HTLV-1 primarily affects T-cells.
While about 95% of infected people will remain asymptomatic, some will later develop adult T-cell leukaemia or HTLV-1-associated myelopathy or tropical spastic paraparesis.
High levels of peripheral blood leukocytes are also associated with an increased risk of chronic lung disease in Aboriginal Australians.
Transmission is understood to occur mainly through blood contact, unprotected sex and breast feeding, and there is no current cure or treatment.
To date, the actual prevalence of HTLV-1 has not been clear, but now the first large-scale community study looking at infection rates in central Australia has been published in PLOS Neglected Tropical Diseases.
Researchers tested 720 people from seven remote communities south-west of Alice Springs for HTLV-1.
They found a prevalence of 37% in people over the age of 15, the highest community prevalence recorded worldwide.
The proportion of people who tested positive increased with age, reaching almost 50% prevalence in adults older than 45.
“The sharp increase in the prevalence of a chronic infection around adolescence suggests that sexual contact may be playing an important role in transmission, and this is considered to be the explanation for the age-prevalence relationship in other HTLV-1 endemic areas,” the authors wrote.

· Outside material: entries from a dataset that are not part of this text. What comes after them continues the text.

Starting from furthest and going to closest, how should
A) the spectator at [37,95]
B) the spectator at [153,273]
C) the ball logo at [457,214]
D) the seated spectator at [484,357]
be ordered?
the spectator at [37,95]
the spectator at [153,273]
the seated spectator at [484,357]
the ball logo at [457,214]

The role of sex in transmission is inferred based on international studies that found associations between HTLV-1 infections and higher numbers of sexual partners, the presence of genital lesions and a history of previous sexually transmitted infections.
“Although condomless sexual intercourse is considered to be the major mode of transmission worldwide, sharing devices used for self-flagellation in a religious context was associated with HTLV-1 transmission in a recent report from the UK, which suggests that predisposing factors may vary in different populations,” the researchers said.
“Further studies by Aboriginal researchers are needed to more clearly define the risk factors for HTLV-1 transmission in this population.”
Children had the lowest rate of infection, despite the fact that breast feeding is also a suspected mode of transmission.
“Despite the low prevalence, acquisition of HTLV-1 infection in early life is clinically very important because of its strong association with [adult T cell leukaemia/lymphoma], a fatal haematological malignancy that has been reported at Alice Springs Hospital,” the authors said.
No public health strategy to control the disease in Indigenous communities has ever been formulated, let alone implemented.
“Results of the present study argue for the implementation of a coordinated program to inform Aboriginal Australians of the risks posed by HTLV-1 infection and to reduce the risk of viral transmission in this population,” the researchers wrote.